▼▼▼

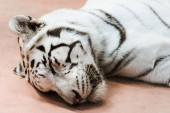 Wilder weißer Tiger mit geschlossenen Augen liegt im Zoo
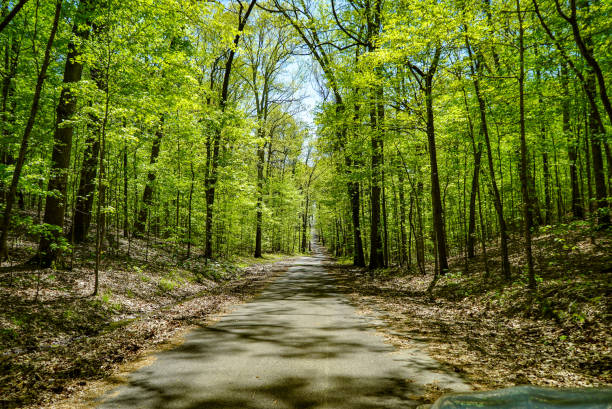 Scenic View on Road Trip Through the Forest stock photo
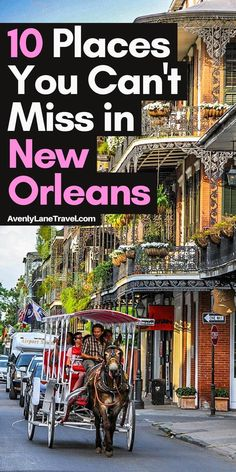 New Orleans Vacation, Visit New Orleans, New Orleans Travel, New Orleans Louisiana, Nola Vacation, Trip To New Orleans, Vacation Ideas, New Orleans Tourism, New Orleans With Kids
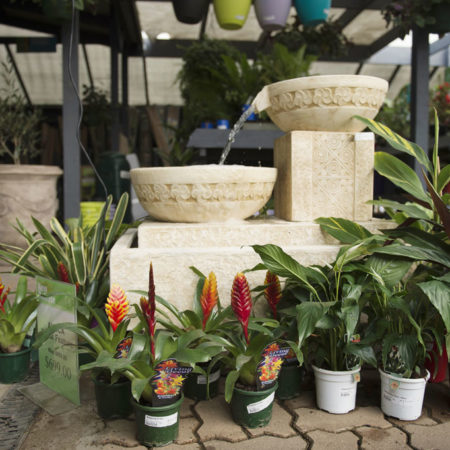 Plants at Drysdale plant nursery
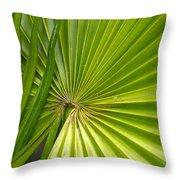Spiny Fiber Palm Throw Pillow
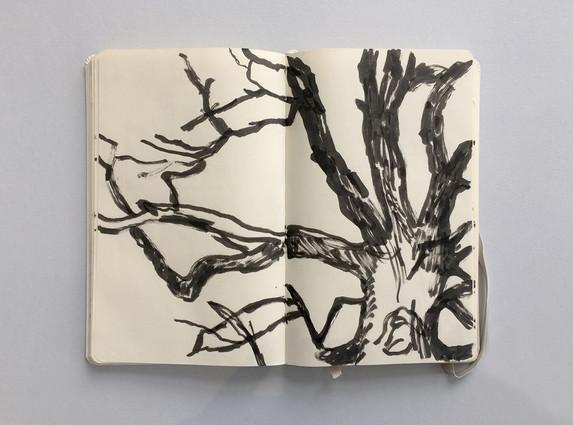 Observational Sketchbook Drawing of a Tree by Jo Blaker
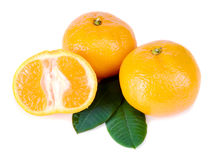 Mandarine avec les lames vertes Photos stock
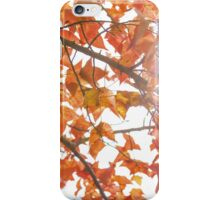 Maple leaves in autumn iPhone Case/Skin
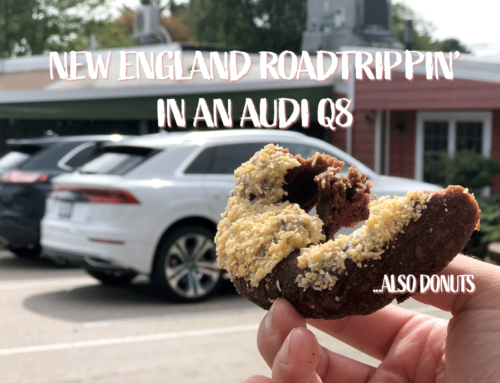 Scenes from a road trip: Family time and the Audi Q8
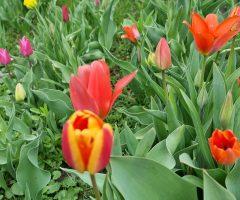 tulipani 25 let (1)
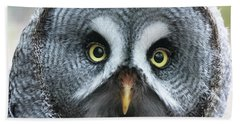 Great Grey Owl Closeup Beach Towel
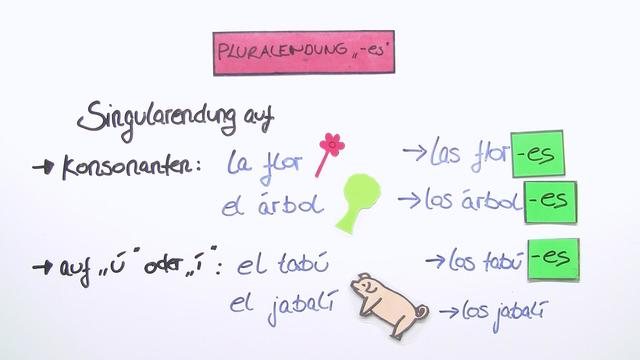 Der Plural - El plural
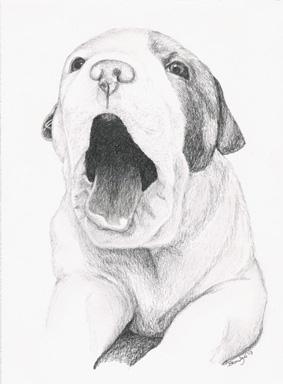 'Puppy Yawn - drawing - brandyhouse | ello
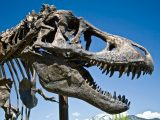 Over-Limit Fees Going the Way of the T. Rex
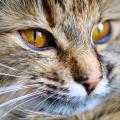 gato peludo diabetes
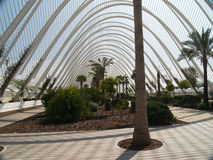 The City of Arts and Sciences, Valencia Spain Royalty Free Stock Image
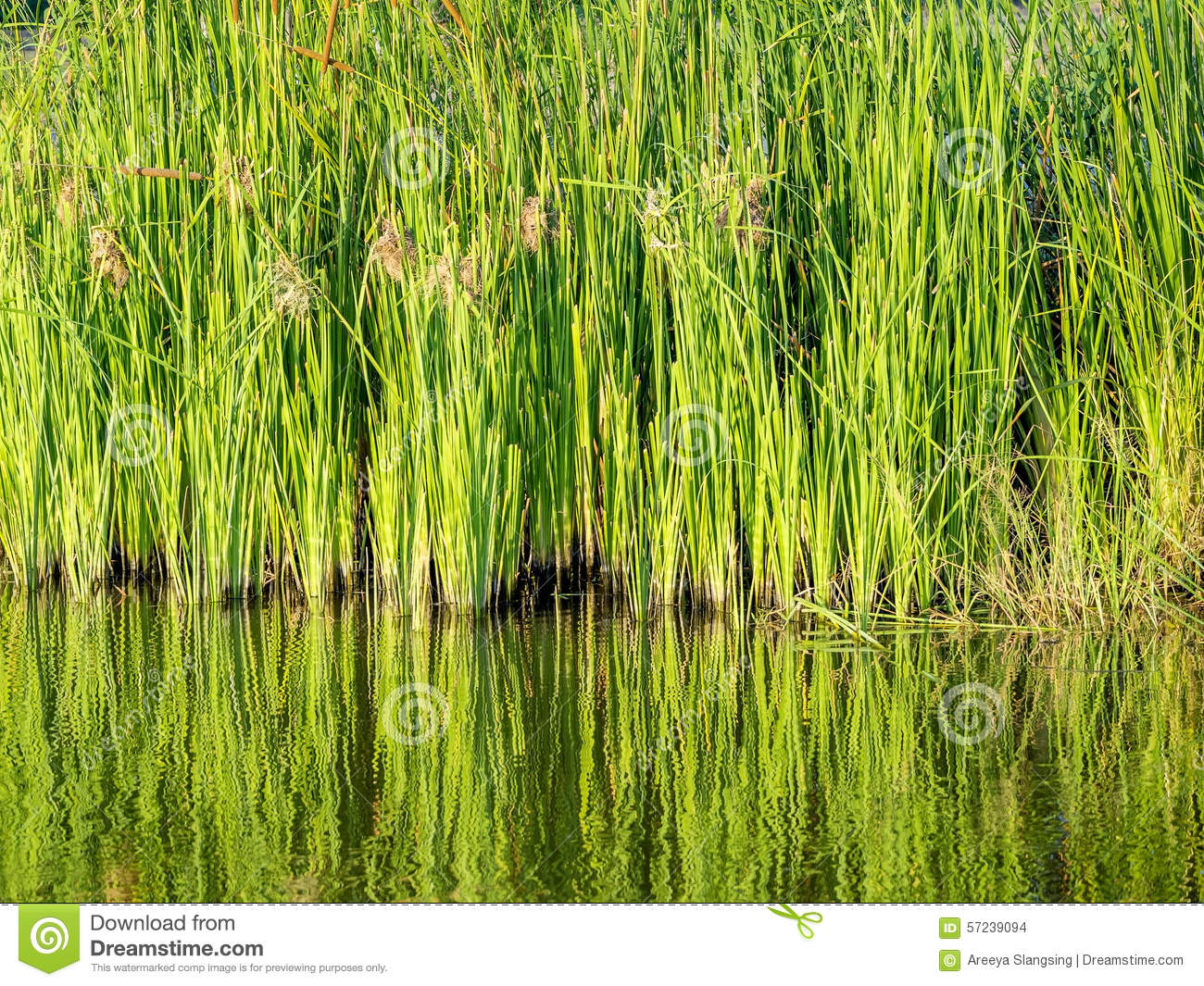 Green water plants in tropical wetland stock photo image for Natural pond plants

▲▲▲

What the exercise asks:
Your answer should be every entry repeated exactly, minus the pictures.

Answer space:
 Wilder weißer Tiger mit geschlossenen Augen liegt im Zoo
 Scenic View on Road Trip Through the Forest stock photo
 New Orleans Vacation, Visit New Orleans, New Orleans Travel, New Orleans Louisiana, Nola Vacation, Trip To New Orleans, Vacation Ideas, New Orleans Tourism, New Orleans With Kids
 Plants at Drysdale plant nursery
Spiny Fiber Palm Throw Pillow
 Observational Sketchbook Drawing of a Tree by Jo Blaker
 Mandarine avec les lames vertes Photos stock
 Maple leaves in autumn iPhone Case/Skin
 Scenes from a road trip: Family time and the Audi Q8
 tulipani 25 let (1)
 Great Grey Owl Closeup Beach Towel
 Der Plural - El plural
 'Puppy Yawn - drawing - brandyhouse | ello
 Over-Limit Fees Going the Way of the T. Rex
 gato peludo diabetes
 The City of Arts and Sciences, Valencia Spain Royalty Free Stock Image
 Green water plants in tropical wetland stock photo image for Natural pond plants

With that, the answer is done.